◆ Что сделать
(A) Ответьте на вопросы по тексту о критике романа «Обрыв»:
(i) Какой образ «Обрыва» критик газеты «С.-Петербургские ведомости» находил «одним из наиболее интересных»?
(ii) Как называлась статья Н. Шелгунова об «Обрыве»?
(iii) В каком издании, году и номере вышла эта статья?
(B) Продолжите текст о критике романа «Обрыв» после его последнего предложения.

◆ Исходный текст
Критик либеральной газеты «С.-Петербургские ведомости» находил «одним из наиболее интересных» образов «Обрыва» образ Веры. «С.-Петербургские ведомости» обошли молчанием в оценке образа Райского тот факт, что в нем объективно были развенчаны, как бесплодные, настроения, характерные для дворянско-либеральной интеллигенции сороковых-шестидесятых годов. Образ Волохова не вызывал у критика «Обрыва» каких-либо возражений по существу, и это свидетельствовало о том, что взгляды критика в данном случае не противоречили оценке этого образа самим Гончаровым.
Критические статьи об «Обрыве», появившиеся в печати радикально-демократического направления, страдали односторонностью: правильно осудив отрицательные тенденции романа, они вместе с тем игнорировали его положительные, прогрессивные стороны. Характерной для радикально-демократической критики того времени была статья об «Обрыве» Н. Шелгунова — «Талантливая бесталанность». По мнению Шелгунова, Марк Волохов определяет собою все существо и направление романа «Обрыв» («Дело», 1869, N 8).

◆ Сохранённые записи
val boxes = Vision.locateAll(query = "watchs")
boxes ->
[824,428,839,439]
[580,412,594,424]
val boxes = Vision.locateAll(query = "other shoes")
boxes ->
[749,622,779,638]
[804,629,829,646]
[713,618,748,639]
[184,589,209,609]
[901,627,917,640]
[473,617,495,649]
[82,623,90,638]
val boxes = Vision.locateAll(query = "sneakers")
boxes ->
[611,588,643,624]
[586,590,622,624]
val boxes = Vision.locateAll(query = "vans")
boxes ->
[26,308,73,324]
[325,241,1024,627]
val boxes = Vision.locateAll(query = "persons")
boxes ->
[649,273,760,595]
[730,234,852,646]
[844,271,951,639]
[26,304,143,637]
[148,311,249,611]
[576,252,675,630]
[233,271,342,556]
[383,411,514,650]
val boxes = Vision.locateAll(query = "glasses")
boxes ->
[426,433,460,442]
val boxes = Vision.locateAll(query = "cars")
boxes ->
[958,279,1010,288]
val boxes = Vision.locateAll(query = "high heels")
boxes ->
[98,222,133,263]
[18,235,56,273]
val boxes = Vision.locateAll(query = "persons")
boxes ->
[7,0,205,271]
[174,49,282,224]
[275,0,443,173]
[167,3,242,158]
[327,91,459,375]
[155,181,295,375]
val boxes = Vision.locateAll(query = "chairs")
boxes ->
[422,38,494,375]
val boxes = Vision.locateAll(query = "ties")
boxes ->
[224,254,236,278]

◆ Ответы по заданиям
(A)
(i) Образ Веры.
(ii) «Талантливая бесталанность».
(iii) В «Деле», 1869, N 8.

(B)
Суровой и принципиальной критике консервативная тенденция в «Обрыве» была подвергнута в органе русской революционной демократии шестидесятых годов — «Отечественных записках». Статья Н. Щедрина «Уличная философия» (1869, N 6) показала всю существенность и серьезность идейных расхождений передовой части русского общества с автором «Обрыва» в понимании ряда явлений русской действительности того времени.
Щедрин не ставил перед собою задачи дать полный критический анализ романа «Обрыв». Он анализировал одну, пятую часть его. Признавая в Гончарове «талантливого романиста», который в прошлом принес немалую пользу русскому обществу, Щедрин осудил попытку автора «Обрыва» выдать Марка Волохова за представителя «молодого поколения и тех идей, которые оно внесло и стремилось внести в нашу жизнь». В Волохове, справедливо замечал Щедрин, в извращенном духе истолкована идея революционного «отрицания», искажена идея стремления к «познанию истины», к передовым научным знаниям и принципам новой общественной морали.
Свою статью Щедрин заключил справедливым упреком Гончарову в том, что он не понял суть и смысл передовых стремлений молодого поколения, современности.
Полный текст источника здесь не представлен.